Problema proposto 1
Reproduza fielmente o trecho do texto sobre o projeto de basquete, desde "Contudo, Renato já" até "competir na capital.".

Texto do documento

_ _ _

Tanto que o basquete tem possibilitado experiências novas para os jovens acostumados com uma vida sem os agitos de cidades grandes. Os pequenos atletas puderam conhecer o Teatro Amazonas, um shopping, ir ao cinema pela primeira vez, conhecer pontos turísticos de Manaus. Além de reencontros familiares, já que muitos dos pais ou mães migram para a capital para trabalhar e enviar sustento aos filhos em Tefé e essa incursão dos Jogos Escolares permite essa reiteração por alguns momentos. A Liga Nacional de Basquete colabora com o projeto e custeou a passagem de barco, que permitiu ao time ir à Manaus nas três categorias (juvenil masculino, juvenil feminino e infantil). Essa última categoria é mais nova no esporte, que era um time de garotos altos de handebol, mas o time acabou e Renato abraçou e acolheu como um bom pai que adota mais crias em nome de não deixá-los sem uma perspectiva de vida.

Renato Almeida e as crianças que treinam no Super Basquetebol Social. Foto: Divulgação

Para participar desse projeto, nenhuma criança precisa pagar nada, Renato corre atrás de ajuda para uniformes e equipamentos. A única exigência que Renato faz é que as crianças estejam matriculadas em uma escola, regularmente frequentando às aulas e com boas notas. Aquela mentalidade de pai consciente e preocupado com o futuro de seus filhos. Outro fator que leva em consideração é se as crianças estão tendo bons comportamentos perante seus pais em casa e com os professores e colegas de escola.

Contudo, Renato já precisou enfrentar alguns “nãos” antes de colher os louros das vitórias. Ele conta que começou a participar da competição em 2017, mas ouviu que times do interior não poderiam participar porque eram “anões”, iriam perder de 100 a 0 e estaria fazendo mal aos seus alunos. O treinador não só provou que quem falou essas atrocidades estava errado, como também estimulou outros locais a participarem e acreditarem que é possível almejar coisas grandes. Segundo seu relato, municípios como São Gabriel da Cachoeira, Humaitá, Maués, Iranduba, Nova Olinda, Manacapuru, Presidente Figueiredo participaram. Foram cerca de 12 times só do interior do Amazonas para competir na capital.

_ _ _

Material apresentado
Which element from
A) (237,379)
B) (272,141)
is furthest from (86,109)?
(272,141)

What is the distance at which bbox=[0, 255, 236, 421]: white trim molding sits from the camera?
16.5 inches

_ _ _

Problema proposto 2
Troque "camera" por "observer" em toda a listagem e apresente-a de novo, sem alterar mais nada.

Resposta completa 1
Contudo, Renato já precisou enfrentar alguns “nãos” antes de colher os louros das vitórias. Ele conta que começou a participar da competição em 2017, mas ouviu que times do interior não poderiam participar porque eram “anões”, iriam perder de 100 a 0 e estaria fazendo mal aos seus alunos. O treinador não só provou que quem falou essas atrocidades estava errado, como também estimulou outros locais a participarem e acreditarem que é possível almejar coisas grandes. Segundo seu relato, municípios como São Gabriel da Cachoeira, Humaitá, Maués, Iranduba, Nova Olinda, Manacapuru, Presidente Figueiredo participaram. Foram cerca de 12 times só do interior do Amazonas para competir na capital.

Resposta completa 2
Which element from
A) (237,379)
B) (272,141)
is furthest from (86,109)?
(272,141)

What is the distance at which bbox=[0, 255, 236, 421]: white trim molding sits from the observer?
16.5 inches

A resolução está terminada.